But the old anti-Semitism may also have some life left in it.

Eric Alterman celebrates the death of US anti-Semitism. He holds up none other than Sheldon Adelson, the ultra-rich hood who unabashedly spends millions of dollars to promote the interests of the Israeli far-right and to influence the US government to support their policies. Yet, Alterman points out, this behavior, which could be ripped straight from the pages of the Protocols of the Elders of Zion, has not spurred any sort of anti-Semitic backlash.

Alterman decries the continued narrative of anti-Semitism among US Jews: “…given the near-complete disappearance of this once wholly respectable American prejudice, one must ask why so many organizations in the American Jewish community—along with their neoconservative allies in the media and policy world—remain so intently focused on this problem. Is it that the past has left them so psychologically invested in a now-discredited discourse that they lack the ability to see reality for what it is and devote themselves to more worthy causes? Or do at least some of them, as I implied in my last column, find the accusation so politically useful against Israel’s critics that they prefer to level this nefarious accusation rather than argue the merits of their position?”

Adelson’s behavior, and that of the organized Jewish community, may yet provoke the anti-Semitic backlash that Alterman thinks is no longer in the cards.

But even if it doesn’t, the behavior of Adelson, and the only slightly more subtle political brinksmanship practiced by AIPAC, major Jewish organizations and PACs and their hateful cohorts among the Orwellian-named “Christian Zionists” serves to reinforce the new anti-Semitism that Shalev unwittingly perpetuates: the Jew as eternal victim, but who is now armed and able to lash out at its enemies as if another Holocaust is right around the corner.

The inability that Shalev ascribes to Jews to look past Holocaust rhetoric and recognize the Iranian threat for the real, is not the problem the journalist says it is. Israelis, and most Jews around the world have more sense than that. Israel’s patrons in Washington and Europe are not prepared to let a conflict with Iran happen, in any case, despite neo-conservative pressures.

And for myself as a Jew, I think we’ve come farther than Shalev thinks in getting past the Holocaust, even if our leadership hasn’t. I think the day is not that far off that we can share in the pure escapism that Tarantino produced, with a stronger identification with the heroes, yes, but without letting that trauma define us.
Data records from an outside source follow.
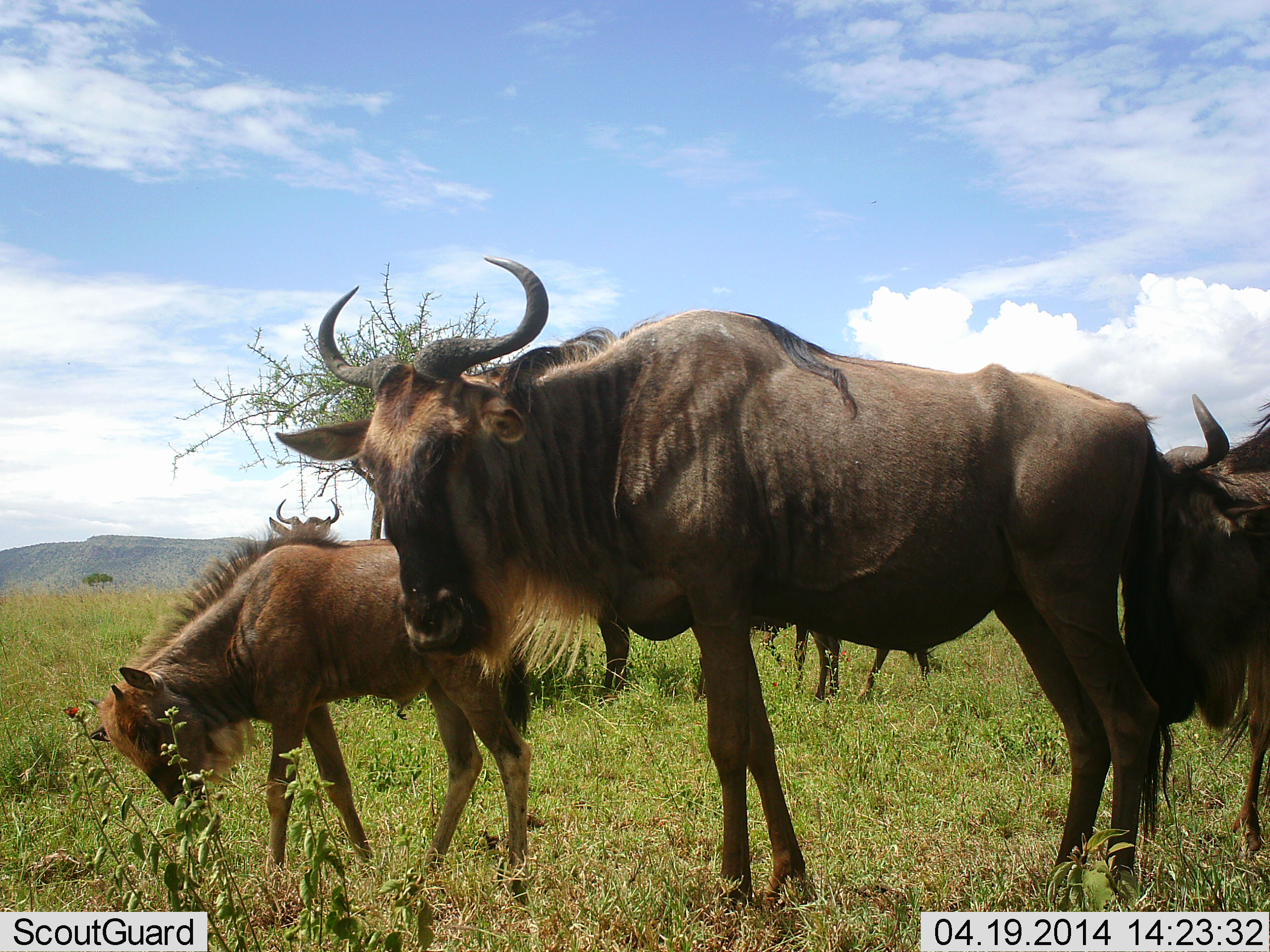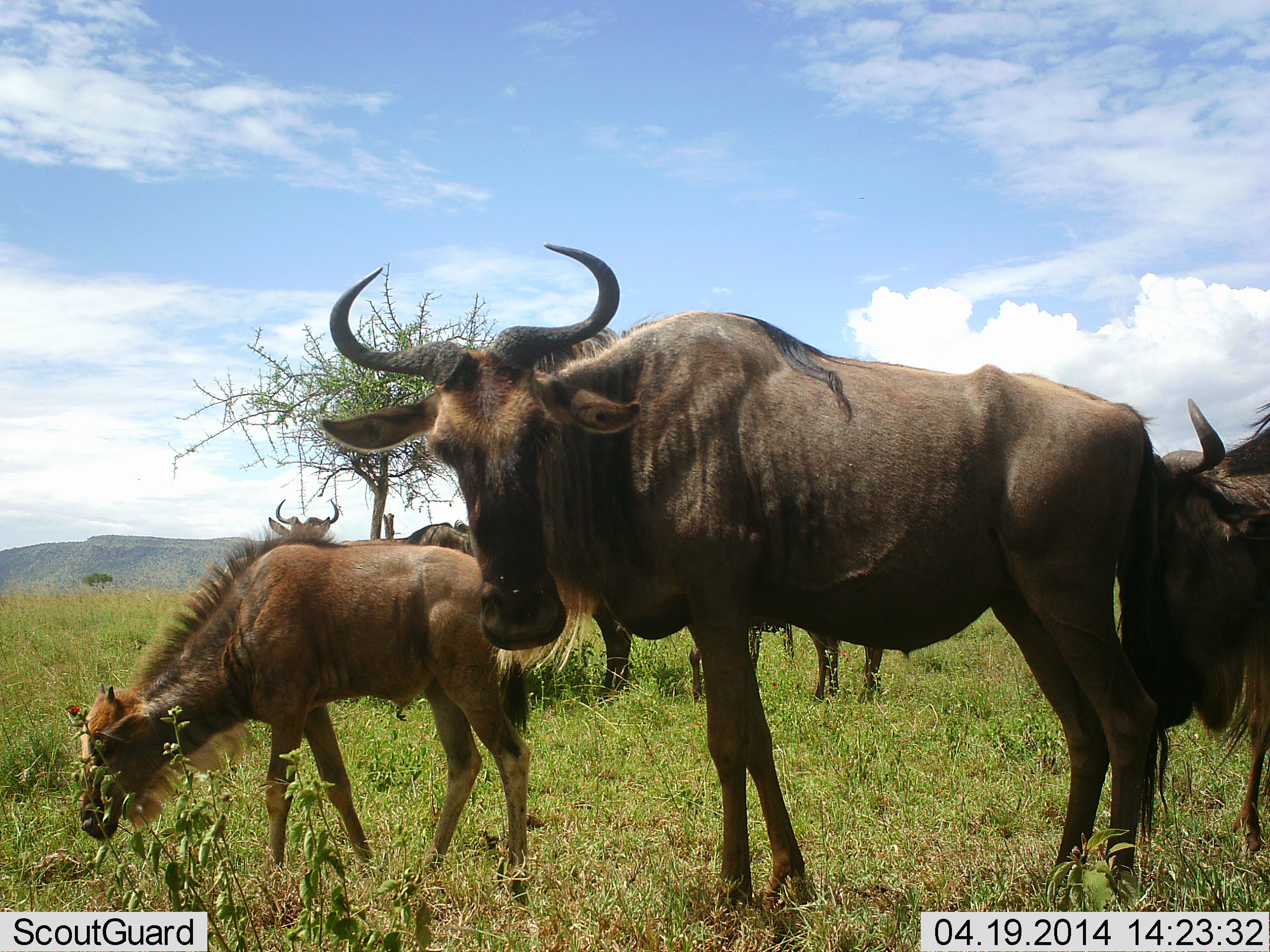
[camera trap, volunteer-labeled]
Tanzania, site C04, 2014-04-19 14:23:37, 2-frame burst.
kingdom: Animalia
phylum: Chordata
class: Mammalia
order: Artiodactyla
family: Bovidae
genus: Connochaetes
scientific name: Connochaetes taurinus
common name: blue wildebeest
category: wildebeest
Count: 6.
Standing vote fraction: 80%.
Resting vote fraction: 30%.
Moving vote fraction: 10%.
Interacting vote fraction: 0%.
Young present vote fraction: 80%.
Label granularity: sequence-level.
Photograph courtesy of Joel Schalit


  1. You misrepresent one aspect of my article: I do not advocate attacking Iran just because of the Holocaust, and I do support, as the article states, any and all alternative measures. But if these efforts fail, and if Iran is deemed certain to acquire nuclear weapons, and if then the choice is to attack or not, then yes, I think the Holocaust is a good, rational reason for supporting such an attack. You may think that Israel can somehow live with a nuclear Iran, and that’s your right, but I disagree, and that is mine. I think the claim that this somehow enhances anti-Semitism is preposterous.
    Che shalev

  2. I’ll let others decide whether the claim that this enhances anti-Semitism has merit. But as to misrepresenting your view, I quoted you directly: “…when push comes to shove, when all the other options have been exhausted, when there is no other avenue left, when it’s yes or no, do or die, kill or be killed – then I think that most Israelis and Jews, including myself, will support a military attack.”
    I don’t know how I could make it clearer that you were advocating an attack if other options failed.
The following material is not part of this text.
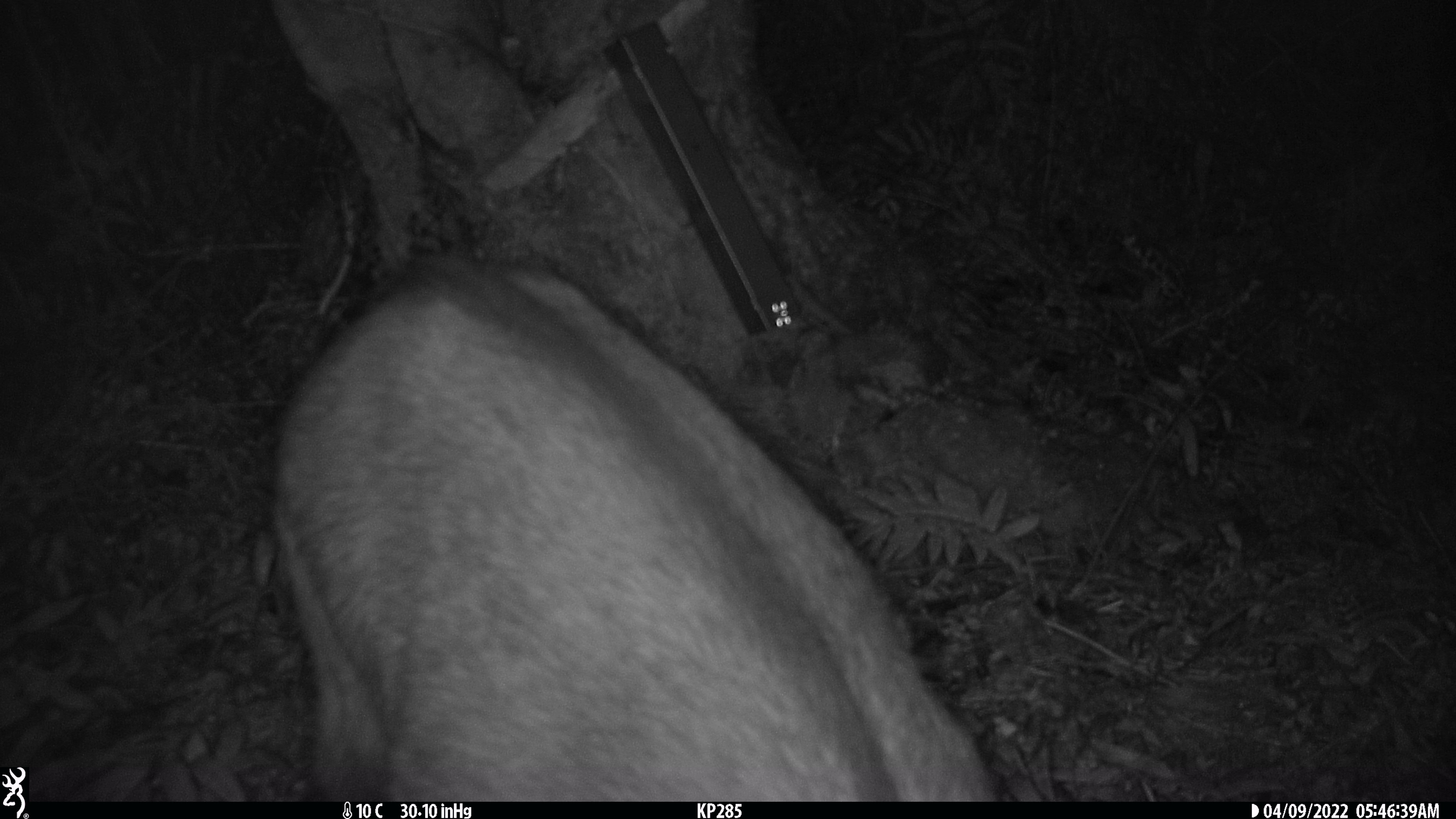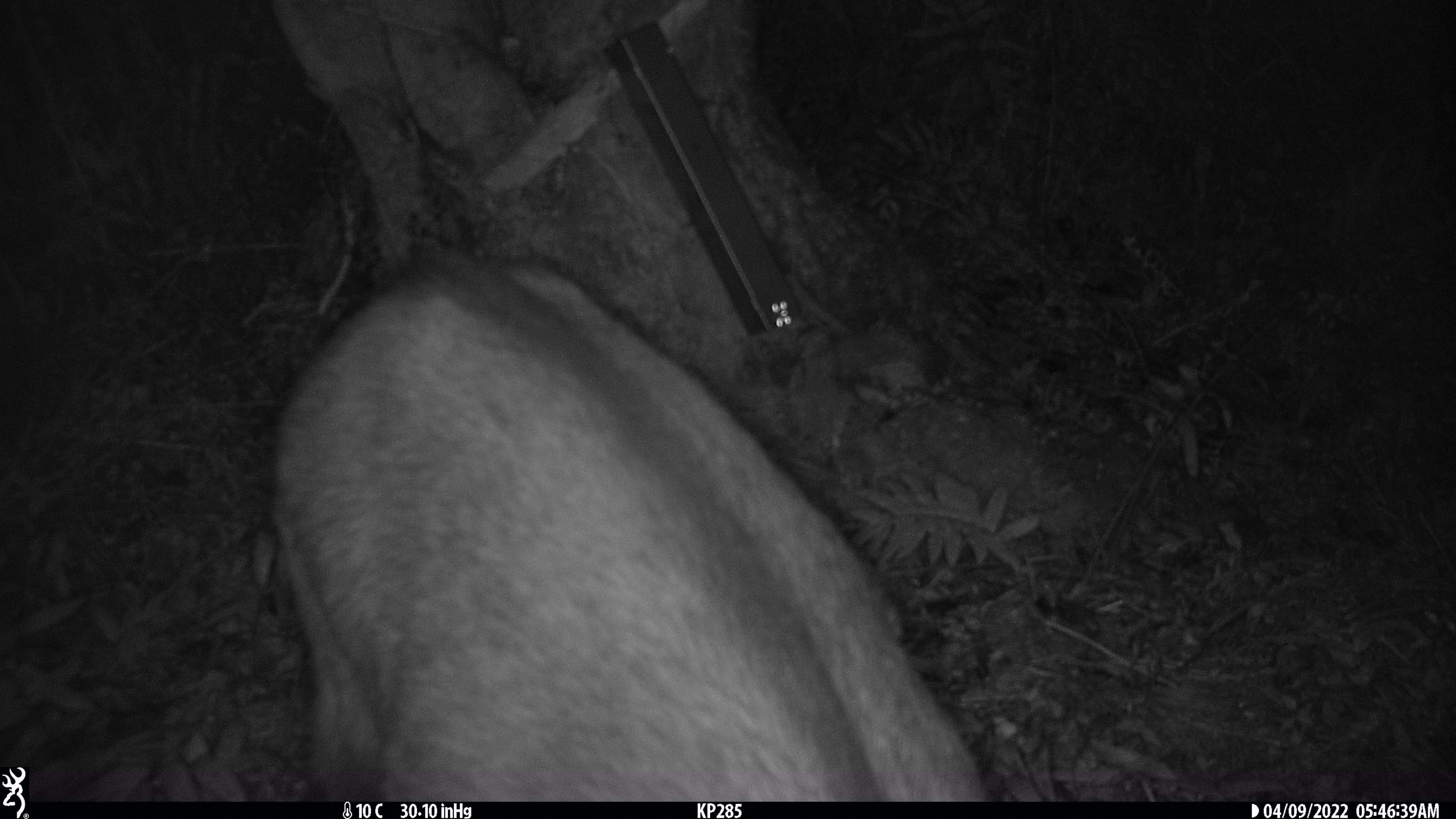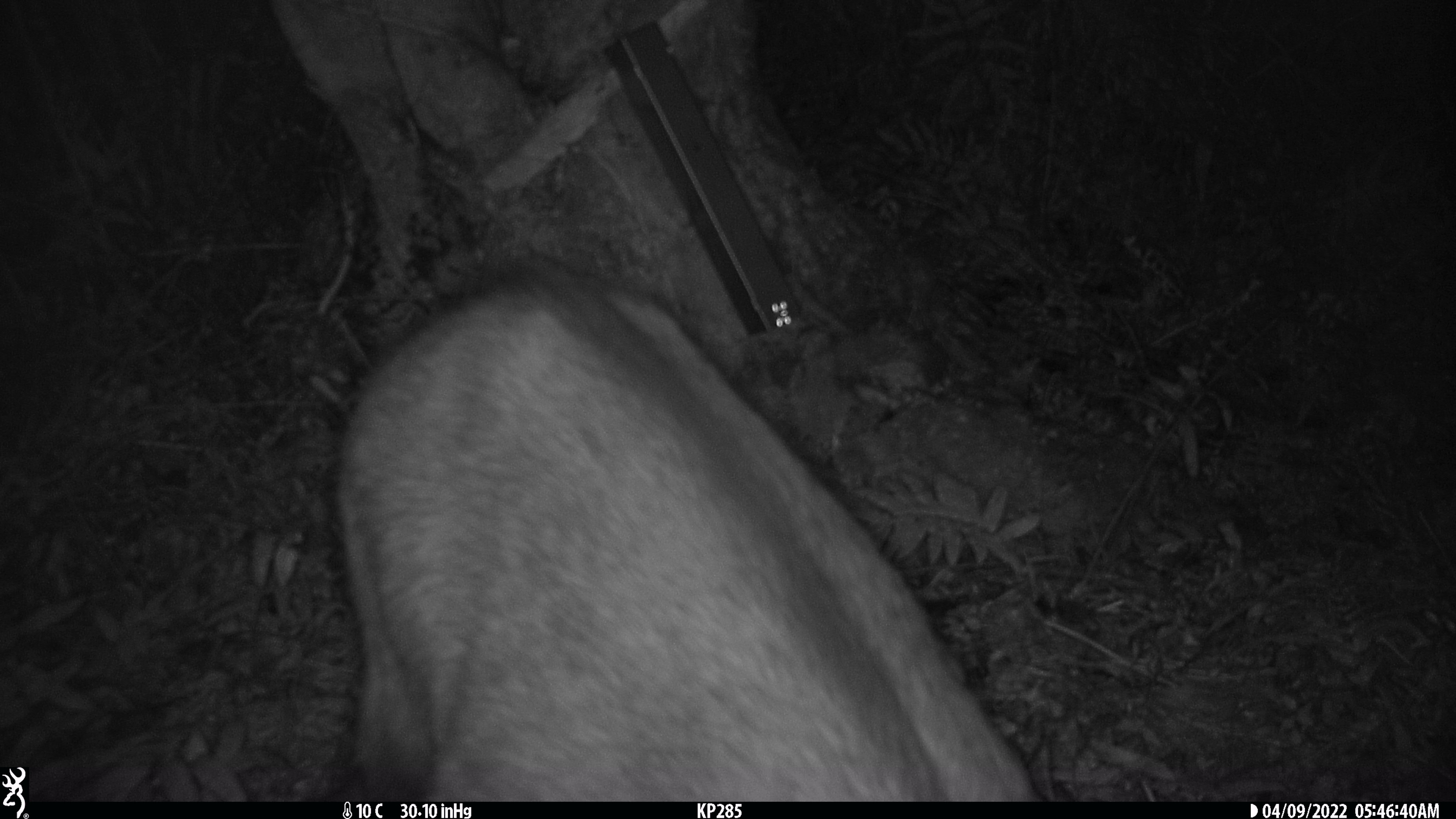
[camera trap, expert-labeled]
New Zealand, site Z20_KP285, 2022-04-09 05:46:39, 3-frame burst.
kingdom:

  3. Very insightful if disturbing piece, Mitchell. One reality the Alterman article also suggests is that although we may be beyond classic anti-Semitism we are not, unfortunately, beyond its seductively dangerous twin, philo-Semitism. 

  4. And why does the distinguished Mr. Shalev believe that the entire Middle East should be acquiesced to live with a nuclear Israel? Perhaps they should also be granted the right to disarm Israel’s nuclear program by force?

    Of course, such thoughts do not even cross the mind of someone who’s been raised on the ideals of Jewish exclusivity. Not a single person that I asked, even the most adamant Israel supporters, could come up with a reasonable explanation why Israel should be allowed to have nuclear weapons and Iran shouldn’t.

  5. To Ahad Ha’am: Seriously? Not one? The reason is quite simple, really: It is Iran that advocates “wiping Israel off the map” and not vice versa. If it was vice versa, I’m sure the world would have something to say about it.

  6. Chemi, while I certainly don’t share the other commentor’s views, Iran has not advocated wiping Israel off the map, nor made any other explicit threat or ever launched an aggressive war on another state. It is certainly hostile, it supports armed groups that attack Israelis, it is a legitimate security threat. But this false translation that has been around for years and etched itself on everyone’s memory is precisely why rational decision making on this issue is in short supply. Please check out this old article that will explain: http://mitchellplitnick.com/2007/09/28/a-dose-of-reason-on-iran/

  7. Mr. Shalev, while you and Mr. Plitnick argue about what Ahmedinajad meant when he quoted the Grand Ayatola Homeini, I suggest that you open a map from 70 years ago and witness for yourself who wiped whom from the map, in practice! So perhaps again this is the Zionist tendency to project unto others their own collective tendencies?

    I assure you that while Iran has not wiped off the map anybody in recorded history, everyone in the Middle East is just as terrified as you are that their fate will be that of Palestinians at some point, for the existence of a belligerent expansionist border-less state in their midst armed to the teeth with modern American weaponry and a nuclear arsenal enough to wipe out the entire Middle East and beyond.

    So please understand that the other side has just about enough reason to fear as you do and that peace in the Middle East will not be achieved through war or military strikes, nor pax Americana in its current format. Peace will come when you, like myself, start self introspecting with courage and candor, to understand why the Middle East in its entirety is rejecting the Zionist project and what can be done to gain acceptance – not by force and iron walls – but through integration. I will just give you a hint: all colonial states became accepted and even welcomed, when they started treating the natives as equals and admitted and tried to rectify past injustices. And once again, it always reverts to the original sin of Israel and the current abuse of Palestinians, as Mr. Plitnick eloquently expressed on this blog. So while to you the Palestinian plight seems like a mild inconvenience compared to your existential fears, the rest of the Middle East has the exact opposite image.

  8. What an excellent article! It’s a keeper.

    It doesn’t help that there are many U.S. officials who believe that Israel is “hopelessly scarred emotionally, but armed to the teeth.” And they apparently use the argument in support of the U.S.-Israel “special relationship.” Quoting Johns Hopkins University Professor and Israeli army veteran Ariel Roth, Scott McConnell writes:

    “. . . Roth is asserting that the principal ally of the United States in the twenty-first century — its main source of strategic advice, the nation whose leaders have an unequaled access to American political leadership — is not a rational actor. The United States is in the position of a wife whose spouse is acting erratically. A “panicked and unrestrained Israel,” armed with an estimated 200 nuclear weapons, could do an extraordinary amount of damage. The only conclusion one can draw is that the special relationship would now be very difficult to exit, even if Israel had no clout whatsoever within the American political system, even if the United States desired emphatically to pursue a more independent course.

    “I submit that this argument has long been internalized by those U.S. officials who recognize that the special relationship brings the United States far more trouble than benefits. It is the principal reason no major American figure has ever advocated simply walking away from Israel.”